On the contrary with determinants of the use of overall contraception method, the influence of health insurance ownership, socio-economic status, and geography factor, on LACs use indicated significant results, which were a positive correlation. The JKN policy could increase LACs use, especially in the group who has subsidized health insurance and the Nusa-Maluku-Papua region, but an inequity has remained between urban and rural areas. Most studies indicated that health insurance had made a significant contribution to increasing of LACs use [6,26–30,32–35,41–46]. The contribution of LACs use in the success of the family planning program is very crucial, but until 2016, LACs use coverage in Indonesia was only 18.72%. To increase contraceptive use, especially LACs use, the Indonesian government must evaluate the prior policies related to family planning policies.
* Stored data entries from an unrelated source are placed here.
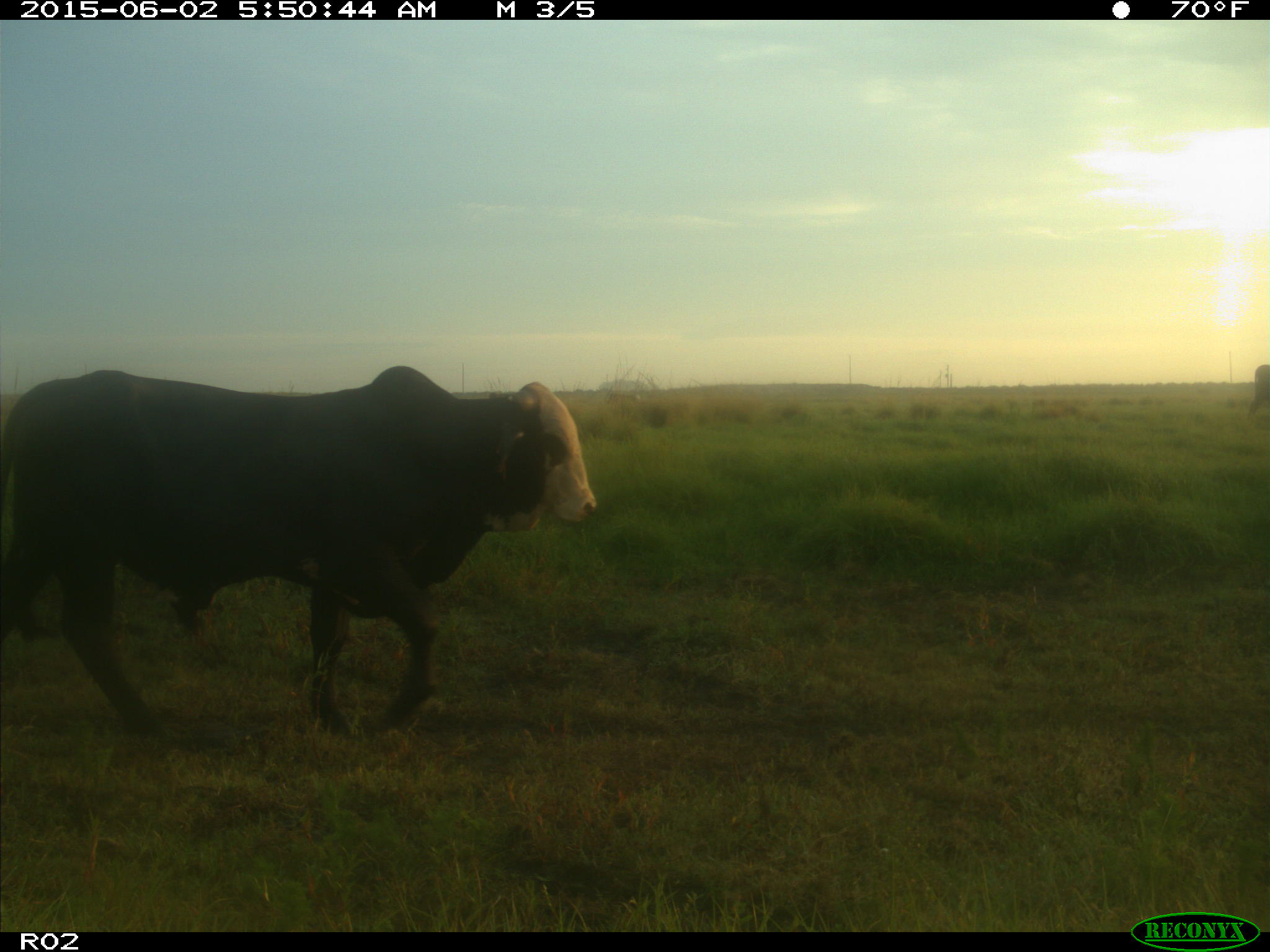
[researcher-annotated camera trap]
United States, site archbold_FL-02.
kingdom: Animalia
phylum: Chordata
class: Mammalia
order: Artiodactyla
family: Bovidae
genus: Bos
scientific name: Bos taurus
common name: domestic cow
Health system improvement related to family planning programs must be prioritized. Some specific actions must be done. First, the government must strengthen the quality and equitable distribution of the supply side for the family planning program, especially in the rural and eastern areas of Indonesia. Second, strengthening of the role and coordination among multiple agencies in the family planning program must be implemented. Third, improving regulations is needed related to family planning programs in the JKN, for example, increasing of non-capitation tariff for IUD and sterilization; providing of IUD service in hospital; and encouraging of family planning after post-partum. Some studies had also suggested increasing family planning among postpartum women [47,48]. Besides improving the health system, the shift of values in the Indonesian society that encourages acceptance of family planning must be evaluated. The social approaches based on values and norms in the society are needed to increase contraceptive use, especially LACs use.
The married women between 15 and 49 years of age who are covered by National Health Insurance (NHI) must be ensured to get the optimal services of family planning. Therefore, the supply-side of family planning programs, ability to manage by multiple agencies in family planning programs and the regulations related to family planning in NHI must be properly prepared before and during the implementation of NHI. Every kind of health service that is included in the NHI package has a unique problem in its implementation. As a result, every health service must have appropriate regulations that are suitable to overcome the problem.